1. Overview
In this article, we will learn about the Java CopyOnWriteArrayList. To learn more about Java, refer to these articles.
2. Java CopyOnWriteArrayList
This is a thread-safe variant of the ArrayList
, introduced in JDK 5 as part of the java.util.concurrent
package. This implements the List
interface and is useful for handling concurrent executions.
It allows all elements including null.
2.1. Mutable operations
All mutative operations (add, set, and so on) are implemented by making a fresh copy of the underlying array. For example, the following add
method of the CopyOnWriteArrayList
creates an internal copy of the array, adds the new element and later updates the actual array.
public boolean add(E e) { synchronized (lock) { Object[] es = getArray(); int len = es.length; es = Arrays.copyOf(es, len + 1); es[len] = e; setArray(es); return true; } }
The lock usage in this code provides memory ordering among threads that use the same lock.

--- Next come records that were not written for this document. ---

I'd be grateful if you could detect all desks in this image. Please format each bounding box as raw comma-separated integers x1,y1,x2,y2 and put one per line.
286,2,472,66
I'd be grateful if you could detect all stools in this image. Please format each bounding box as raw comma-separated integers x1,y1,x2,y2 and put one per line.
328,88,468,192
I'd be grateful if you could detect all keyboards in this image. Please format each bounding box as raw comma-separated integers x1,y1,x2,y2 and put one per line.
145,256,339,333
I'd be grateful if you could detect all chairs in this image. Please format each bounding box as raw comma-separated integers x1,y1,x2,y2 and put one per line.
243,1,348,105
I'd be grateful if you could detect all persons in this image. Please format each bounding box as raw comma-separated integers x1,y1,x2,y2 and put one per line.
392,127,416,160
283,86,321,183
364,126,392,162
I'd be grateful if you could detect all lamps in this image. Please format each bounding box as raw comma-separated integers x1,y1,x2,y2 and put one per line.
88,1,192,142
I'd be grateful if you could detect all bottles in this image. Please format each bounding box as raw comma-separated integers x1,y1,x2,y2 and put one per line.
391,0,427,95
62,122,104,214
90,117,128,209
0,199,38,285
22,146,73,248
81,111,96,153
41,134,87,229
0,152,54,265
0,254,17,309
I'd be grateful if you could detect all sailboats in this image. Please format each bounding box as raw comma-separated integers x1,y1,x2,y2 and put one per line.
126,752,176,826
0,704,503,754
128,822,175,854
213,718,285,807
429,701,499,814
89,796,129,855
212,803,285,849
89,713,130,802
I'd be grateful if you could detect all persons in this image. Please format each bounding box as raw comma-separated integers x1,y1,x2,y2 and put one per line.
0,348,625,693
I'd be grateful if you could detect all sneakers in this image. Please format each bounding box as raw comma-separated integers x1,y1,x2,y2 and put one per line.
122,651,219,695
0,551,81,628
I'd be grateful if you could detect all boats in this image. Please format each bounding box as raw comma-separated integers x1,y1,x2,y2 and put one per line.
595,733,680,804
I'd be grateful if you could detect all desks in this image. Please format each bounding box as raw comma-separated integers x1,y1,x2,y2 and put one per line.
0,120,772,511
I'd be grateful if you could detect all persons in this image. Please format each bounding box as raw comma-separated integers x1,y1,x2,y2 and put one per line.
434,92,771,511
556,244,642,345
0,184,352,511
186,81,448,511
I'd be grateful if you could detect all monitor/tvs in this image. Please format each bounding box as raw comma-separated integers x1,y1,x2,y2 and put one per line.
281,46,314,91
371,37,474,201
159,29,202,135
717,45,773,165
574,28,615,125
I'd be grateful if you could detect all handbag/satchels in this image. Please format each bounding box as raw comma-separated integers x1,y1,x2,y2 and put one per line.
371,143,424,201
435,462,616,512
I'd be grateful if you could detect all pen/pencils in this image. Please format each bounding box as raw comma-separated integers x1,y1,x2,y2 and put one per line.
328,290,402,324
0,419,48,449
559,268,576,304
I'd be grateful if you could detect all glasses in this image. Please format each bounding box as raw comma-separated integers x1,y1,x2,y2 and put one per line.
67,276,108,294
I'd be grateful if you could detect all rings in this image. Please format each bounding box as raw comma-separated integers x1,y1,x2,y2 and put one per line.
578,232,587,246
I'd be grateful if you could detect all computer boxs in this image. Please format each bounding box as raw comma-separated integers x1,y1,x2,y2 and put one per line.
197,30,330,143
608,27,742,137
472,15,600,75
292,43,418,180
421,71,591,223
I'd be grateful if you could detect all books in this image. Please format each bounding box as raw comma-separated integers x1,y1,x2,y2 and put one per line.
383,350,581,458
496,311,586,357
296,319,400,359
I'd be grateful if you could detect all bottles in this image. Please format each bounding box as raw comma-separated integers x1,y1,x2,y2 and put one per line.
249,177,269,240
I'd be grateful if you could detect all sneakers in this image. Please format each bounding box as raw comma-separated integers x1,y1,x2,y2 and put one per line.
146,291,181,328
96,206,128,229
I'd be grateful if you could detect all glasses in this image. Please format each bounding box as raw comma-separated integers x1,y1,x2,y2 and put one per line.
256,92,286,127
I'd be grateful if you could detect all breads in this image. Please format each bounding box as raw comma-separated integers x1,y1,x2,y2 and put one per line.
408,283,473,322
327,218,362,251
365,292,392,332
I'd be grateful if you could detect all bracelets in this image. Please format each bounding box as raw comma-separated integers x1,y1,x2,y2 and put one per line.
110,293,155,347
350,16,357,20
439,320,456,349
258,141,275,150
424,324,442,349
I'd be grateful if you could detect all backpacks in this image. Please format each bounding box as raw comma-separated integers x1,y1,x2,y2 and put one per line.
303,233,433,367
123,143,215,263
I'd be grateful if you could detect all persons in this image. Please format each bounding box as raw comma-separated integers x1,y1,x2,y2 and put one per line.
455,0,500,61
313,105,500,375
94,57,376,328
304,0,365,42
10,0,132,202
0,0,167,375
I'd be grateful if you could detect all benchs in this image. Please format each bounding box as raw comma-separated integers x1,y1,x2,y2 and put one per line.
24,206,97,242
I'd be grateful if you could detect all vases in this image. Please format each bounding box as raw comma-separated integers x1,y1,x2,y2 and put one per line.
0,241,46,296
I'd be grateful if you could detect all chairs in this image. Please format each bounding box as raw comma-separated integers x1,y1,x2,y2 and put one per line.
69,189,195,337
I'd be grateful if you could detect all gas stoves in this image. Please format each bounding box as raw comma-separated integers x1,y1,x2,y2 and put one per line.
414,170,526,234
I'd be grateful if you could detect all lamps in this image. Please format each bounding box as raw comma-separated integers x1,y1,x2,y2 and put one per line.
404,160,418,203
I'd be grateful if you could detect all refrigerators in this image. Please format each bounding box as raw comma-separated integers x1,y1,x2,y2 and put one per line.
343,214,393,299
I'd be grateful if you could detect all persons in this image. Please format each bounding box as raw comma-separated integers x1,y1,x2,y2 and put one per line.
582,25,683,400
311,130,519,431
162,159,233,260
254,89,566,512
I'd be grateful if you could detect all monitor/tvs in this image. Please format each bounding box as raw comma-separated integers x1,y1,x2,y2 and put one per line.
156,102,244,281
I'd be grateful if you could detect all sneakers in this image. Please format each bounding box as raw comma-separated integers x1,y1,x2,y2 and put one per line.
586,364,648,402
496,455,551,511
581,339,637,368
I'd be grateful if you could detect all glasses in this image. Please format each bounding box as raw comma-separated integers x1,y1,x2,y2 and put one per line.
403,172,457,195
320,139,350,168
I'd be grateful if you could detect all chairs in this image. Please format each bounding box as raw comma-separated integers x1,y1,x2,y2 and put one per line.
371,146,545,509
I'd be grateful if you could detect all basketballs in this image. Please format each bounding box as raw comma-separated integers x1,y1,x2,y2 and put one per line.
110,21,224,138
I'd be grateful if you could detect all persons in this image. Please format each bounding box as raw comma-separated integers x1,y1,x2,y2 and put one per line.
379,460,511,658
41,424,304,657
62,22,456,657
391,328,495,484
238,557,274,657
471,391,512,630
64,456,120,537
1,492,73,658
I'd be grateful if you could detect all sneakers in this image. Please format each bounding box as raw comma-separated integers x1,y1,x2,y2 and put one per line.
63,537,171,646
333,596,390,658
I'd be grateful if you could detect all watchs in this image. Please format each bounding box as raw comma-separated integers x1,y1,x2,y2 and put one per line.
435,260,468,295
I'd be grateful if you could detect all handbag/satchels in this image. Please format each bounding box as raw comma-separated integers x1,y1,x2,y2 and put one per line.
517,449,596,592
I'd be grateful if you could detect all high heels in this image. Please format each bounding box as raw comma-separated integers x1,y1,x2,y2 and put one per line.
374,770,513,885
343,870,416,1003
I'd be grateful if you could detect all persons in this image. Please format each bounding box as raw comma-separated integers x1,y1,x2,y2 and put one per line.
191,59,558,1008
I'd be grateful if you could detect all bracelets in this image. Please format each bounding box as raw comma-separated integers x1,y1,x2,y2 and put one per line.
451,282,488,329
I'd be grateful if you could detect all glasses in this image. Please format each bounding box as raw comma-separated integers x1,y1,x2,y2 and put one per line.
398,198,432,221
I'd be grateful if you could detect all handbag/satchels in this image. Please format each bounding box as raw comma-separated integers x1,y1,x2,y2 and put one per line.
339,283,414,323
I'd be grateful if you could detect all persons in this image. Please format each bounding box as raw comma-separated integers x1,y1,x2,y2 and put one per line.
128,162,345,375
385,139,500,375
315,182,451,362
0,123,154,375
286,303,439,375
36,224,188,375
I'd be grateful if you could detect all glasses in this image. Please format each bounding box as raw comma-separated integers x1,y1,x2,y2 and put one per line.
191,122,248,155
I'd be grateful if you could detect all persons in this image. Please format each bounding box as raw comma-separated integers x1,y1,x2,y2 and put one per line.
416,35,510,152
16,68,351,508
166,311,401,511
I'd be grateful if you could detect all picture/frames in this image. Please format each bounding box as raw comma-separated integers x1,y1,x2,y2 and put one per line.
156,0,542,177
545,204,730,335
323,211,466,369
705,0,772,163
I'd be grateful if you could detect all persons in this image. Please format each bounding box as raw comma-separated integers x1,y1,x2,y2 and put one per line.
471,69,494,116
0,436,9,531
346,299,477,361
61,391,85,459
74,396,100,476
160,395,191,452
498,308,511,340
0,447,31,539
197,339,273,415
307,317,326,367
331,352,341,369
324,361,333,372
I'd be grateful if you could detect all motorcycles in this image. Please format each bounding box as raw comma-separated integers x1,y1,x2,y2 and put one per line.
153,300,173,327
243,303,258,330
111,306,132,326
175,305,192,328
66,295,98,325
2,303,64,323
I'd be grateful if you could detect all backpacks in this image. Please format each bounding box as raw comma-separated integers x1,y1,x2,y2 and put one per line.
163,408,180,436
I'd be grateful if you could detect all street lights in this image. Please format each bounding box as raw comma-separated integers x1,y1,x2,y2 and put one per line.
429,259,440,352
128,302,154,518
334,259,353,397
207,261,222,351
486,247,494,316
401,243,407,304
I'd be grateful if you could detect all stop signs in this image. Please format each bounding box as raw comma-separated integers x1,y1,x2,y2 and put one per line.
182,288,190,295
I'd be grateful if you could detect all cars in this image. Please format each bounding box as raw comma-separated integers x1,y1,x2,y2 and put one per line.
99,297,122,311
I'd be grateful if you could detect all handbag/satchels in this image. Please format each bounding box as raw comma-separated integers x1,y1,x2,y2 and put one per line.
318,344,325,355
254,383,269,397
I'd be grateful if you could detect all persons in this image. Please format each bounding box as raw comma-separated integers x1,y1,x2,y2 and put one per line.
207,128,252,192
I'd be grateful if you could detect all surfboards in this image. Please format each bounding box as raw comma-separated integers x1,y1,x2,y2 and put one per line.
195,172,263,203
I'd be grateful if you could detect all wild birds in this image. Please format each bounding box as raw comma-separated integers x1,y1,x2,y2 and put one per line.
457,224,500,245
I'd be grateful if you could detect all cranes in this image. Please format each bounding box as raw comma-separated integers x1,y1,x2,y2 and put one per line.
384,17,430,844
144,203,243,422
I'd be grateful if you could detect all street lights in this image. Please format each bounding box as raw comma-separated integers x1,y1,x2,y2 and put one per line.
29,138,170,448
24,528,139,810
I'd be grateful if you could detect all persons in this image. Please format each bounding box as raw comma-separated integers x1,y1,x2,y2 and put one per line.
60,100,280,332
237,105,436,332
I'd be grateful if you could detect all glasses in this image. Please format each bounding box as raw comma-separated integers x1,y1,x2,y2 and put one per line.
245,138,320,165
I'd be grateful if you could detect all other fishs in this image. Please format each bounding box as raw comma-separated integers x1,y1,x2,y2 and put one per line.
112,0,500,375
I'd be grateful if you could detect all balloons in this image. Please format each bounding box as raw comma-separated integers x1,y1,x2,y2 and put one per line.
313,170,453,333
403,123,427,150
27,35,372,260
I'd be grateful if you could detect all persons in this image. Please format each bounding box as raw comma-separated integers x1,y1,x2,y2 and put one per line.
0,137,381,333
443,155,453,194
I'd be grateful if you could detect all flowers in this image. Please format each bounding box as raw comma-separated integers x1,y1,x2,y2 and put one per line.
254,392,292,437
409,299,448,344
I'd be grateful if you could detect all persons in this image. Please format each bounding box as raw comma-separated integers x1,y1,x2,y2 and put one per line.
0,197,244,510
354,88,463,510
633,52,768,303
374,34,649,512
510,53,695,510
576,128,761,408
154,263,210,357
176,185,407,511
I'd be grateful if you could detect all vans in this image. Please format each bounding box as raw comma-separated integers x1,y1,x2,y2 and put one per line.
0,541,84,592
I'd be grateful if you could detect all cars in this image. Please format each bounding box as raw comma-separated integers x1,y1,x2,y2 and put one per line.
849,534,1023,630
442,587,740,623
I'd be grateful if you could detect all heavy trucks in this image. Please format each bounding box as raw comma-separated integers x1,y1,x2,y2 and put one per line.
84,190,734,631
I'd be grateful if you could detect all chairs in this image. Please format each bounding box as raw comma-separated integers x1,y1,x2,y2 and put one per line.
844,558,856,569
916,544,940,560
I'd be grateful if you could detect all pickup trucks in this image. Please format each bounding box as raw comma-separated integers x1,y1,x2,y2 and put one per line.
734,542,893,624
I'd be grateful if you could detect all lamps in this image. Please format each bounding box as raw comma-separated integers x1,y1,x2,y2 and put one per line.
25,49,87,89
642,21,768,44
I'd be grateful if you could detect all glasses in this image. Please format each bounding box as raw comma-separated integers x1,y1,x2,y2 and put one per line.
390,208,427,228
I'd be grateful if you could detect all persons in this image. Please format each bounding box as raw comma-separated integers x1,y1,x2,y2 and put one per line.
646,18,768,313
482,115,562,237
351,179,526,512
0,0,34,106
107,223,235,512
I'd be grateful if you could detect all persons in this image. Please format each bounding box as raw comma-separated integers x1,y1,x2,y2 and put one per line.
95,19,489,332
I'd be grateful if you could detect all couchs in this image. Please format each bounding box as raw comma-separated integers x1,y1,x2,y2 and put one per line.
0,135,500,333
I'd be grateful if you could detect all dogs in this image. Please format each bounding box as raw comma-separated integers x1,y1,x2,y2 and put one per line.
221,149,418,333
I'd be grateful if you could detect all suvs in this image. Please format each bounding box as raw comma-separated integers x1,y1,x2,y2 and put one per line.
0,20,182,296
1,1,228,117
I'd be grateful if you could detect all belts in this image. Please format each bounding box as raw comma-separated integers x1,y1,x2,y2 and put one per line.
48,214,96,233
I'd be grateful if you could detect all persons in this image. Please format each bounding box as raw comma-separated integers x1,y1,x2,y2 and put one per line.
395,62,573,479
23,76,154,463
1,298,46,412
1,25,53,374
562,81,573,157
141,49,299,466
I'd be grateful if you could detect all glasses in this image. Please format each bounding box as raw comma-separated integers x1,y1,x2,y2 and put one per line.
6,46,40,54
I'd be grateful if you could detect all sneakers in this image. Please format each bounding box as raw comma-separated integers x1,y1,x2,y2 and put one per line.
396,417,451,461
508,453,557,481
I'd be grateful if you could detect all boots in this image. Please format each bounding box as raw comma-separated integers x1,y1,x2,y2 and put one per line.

Specifically, the unlock at the end of this method provides happens-before semantics with other threads that gain the same lock.
The getArray
method does a volatile read of this field, and the setArray
method does a volatile write of this field. This guarantees visibility of changes made from one thread to another also as “happens-before” which solves the problem of memory writes that happen in one thread can “leak through” and be seen by another thread.
You can refer this stackoverflow link to understand more on this memory model.
2.2. When to use CopyOnWriteArrayList
This is ordinarily too costly, but may be more efficient than alternatives when read or traversal operations vastly outnumber mutations or alterations such as add, set, update. It is useful when you cannot or don’t want to synchronize traversals, yet need to prevent interference among concurrent threads.
2.3. Java CopyOnWriteArrayList iterator
The “snapshot” style iterator method uses a reference to the state of the array at the point that the iterator was created. This array never changes during the lifetime of the iterator, so interference is impossible, and the iterator is guaranteed not to throw ConcurrentModificationException
.
The iterator will not reflect additions, removals, or changes to the list since the iterator was created.
@Test void testCopyOnWriteArrayList() { CopyOnWriteArrayList<String> al = new CopyOnWriteArrayList<String>(); System.out.println("Initial size of al: " + al.size()); al.add("C"); al.add("A"); al.add("E"); al.add("B"); al.add("D"); System.out.println("Contents of al: " + al); try { Iterator<String> iterator = al.iterator(); al.add("Z"); System.out.println("Contents of al: " + al); while(iterator.hasNext()) { System.out.println("printing... " + iterator.next()); } } catch(UnsupportedOperationException e) { System.out.println("Method not supported:"); } System.out.println("Size of al: " + al.size()); }
We have added ‘Z’ after creating the iterator. So iterator doesn’t reflect the value ‘Z’ while printing the results.
Contents of al: [C, A, E, B, D] Contents of al: [C, A, E, B, D, Z] printing... C printing... A printing... E printing... B printing... D Size of al: 6
Element-changing operations on iterators themselves (remove, set, and add) are not supported. These methods throw UnsupportedOperationException
.
try { Iterator<String> iterator = al.iterator(); al.add("Z"); System.out.println("Contents of al: " + al); while(iterator.hasNext()) { System.out.println("printing... " + iterator.next()); iterator.remove(); } } catch(UnsupportedOperationException e) { System.out.println("Method not supported:"); }
In the above code, we are trying to remove element using the iterator. This is not permitted as the underlying data set of Iterator
is not modifiable.
Contents of al: [C, A, E, B, D, Z] printing... C Method not supported:
3. Conclusion
To sum up, we have learned about the Java’s concurrent list CopyOnWriteArrayList.